Set problem: Switch "floodwater" to "standing water" in the lines starting with the line that contains "Along the vertical" and going on through the last line, and give only those lines back with everything else left unchanged.

Record list:

○ ○ ○

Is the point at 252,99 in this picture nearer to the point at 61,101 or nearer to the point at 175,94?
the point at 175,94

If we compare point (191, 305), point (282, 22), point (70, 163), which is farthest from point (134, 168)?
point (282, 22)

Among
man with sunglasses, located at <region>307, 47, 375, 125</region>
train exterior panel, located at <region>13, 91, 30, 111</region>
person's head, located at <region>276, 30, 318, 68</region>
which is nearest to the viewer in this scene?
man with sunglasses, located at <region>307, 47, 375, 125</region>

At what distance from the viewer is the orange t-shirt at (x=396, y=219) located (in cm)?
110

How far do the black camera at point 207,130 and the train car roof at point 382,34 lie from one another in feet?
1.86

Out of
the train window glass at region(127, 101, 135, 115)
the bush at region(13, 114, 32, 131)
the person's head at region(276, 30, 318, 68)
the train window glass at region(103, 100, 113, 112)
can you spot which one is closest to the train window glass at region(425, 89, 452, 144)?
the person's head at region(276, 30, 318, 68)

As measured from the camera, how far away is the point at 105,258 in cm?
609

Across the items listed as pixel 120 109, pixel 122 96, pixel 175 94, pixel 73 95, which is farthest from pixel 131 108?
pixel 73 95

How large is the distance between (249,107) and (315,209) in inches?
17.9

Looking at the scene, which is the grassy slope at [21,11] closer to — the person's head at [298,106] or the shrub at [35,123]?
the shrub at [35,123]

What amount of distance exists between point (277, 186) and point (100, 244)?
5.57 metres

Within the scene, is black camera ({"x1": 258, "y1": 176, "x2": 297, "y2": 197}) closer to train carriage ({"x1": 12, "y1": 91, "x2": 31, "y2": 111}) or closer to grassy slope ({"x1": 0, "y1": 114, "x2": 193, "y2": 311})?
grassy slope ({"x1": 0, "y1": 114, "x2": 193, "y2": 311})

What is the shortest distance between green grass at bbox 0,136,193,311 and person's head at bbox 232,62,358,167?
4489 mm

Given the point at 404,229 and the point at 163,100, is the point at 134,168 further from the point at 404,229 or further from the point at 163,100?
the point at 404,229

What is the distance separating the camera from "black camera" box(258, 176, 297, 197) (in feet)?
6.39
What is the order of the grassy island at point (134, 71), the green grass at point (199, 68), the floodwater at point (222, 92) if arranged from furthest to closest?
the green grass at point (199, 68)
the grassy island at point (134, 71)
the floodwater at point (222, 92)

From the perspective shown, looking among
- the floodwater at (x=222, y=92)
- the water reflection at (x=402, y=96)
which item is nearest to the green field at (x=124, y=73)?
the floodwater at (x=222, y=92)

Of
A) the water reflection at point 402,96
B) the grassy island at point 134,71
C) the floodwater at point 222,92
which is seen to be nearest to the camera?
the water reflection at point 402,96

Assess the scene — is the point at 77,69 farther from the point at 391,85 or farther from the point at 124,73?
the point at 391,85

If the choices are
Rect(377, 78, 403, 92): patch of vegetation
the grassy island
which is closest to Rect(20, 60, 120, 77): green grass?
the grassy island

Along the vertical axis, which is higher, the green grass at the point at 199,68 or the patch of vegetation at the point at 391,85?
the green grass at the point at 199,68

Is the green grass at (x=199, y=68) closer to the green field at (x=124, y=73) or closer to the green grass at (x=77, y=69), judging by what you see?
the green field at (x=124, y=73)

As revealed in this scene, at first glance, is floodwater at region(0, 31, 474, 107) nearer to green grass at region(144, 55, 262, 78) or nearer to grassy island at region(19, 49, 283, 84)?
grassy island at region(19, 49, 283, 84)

○ ○ ○

Exercise answer:
Along the vertical axis, which is higher, the green grass at the point at 199,68 or the patch of vegetation at the point at 391,85?
the green grass at the point at 199,68

Is the green grass at (x=199, y=68) closer to the green field at (x=124, y=73) or closer to the green grass at (x=77, y=69), judging by what you see?
the green field at (x=124, y=73)

As revealed in this scene, at first glance, is standing water at region(0, 31, 474, 107) nearer to green grass at region(144, 55, 262, 78) or nearer to grassy island at region(19, 49, 283, 84)?
grassy island at region(19, 49, 283, 84)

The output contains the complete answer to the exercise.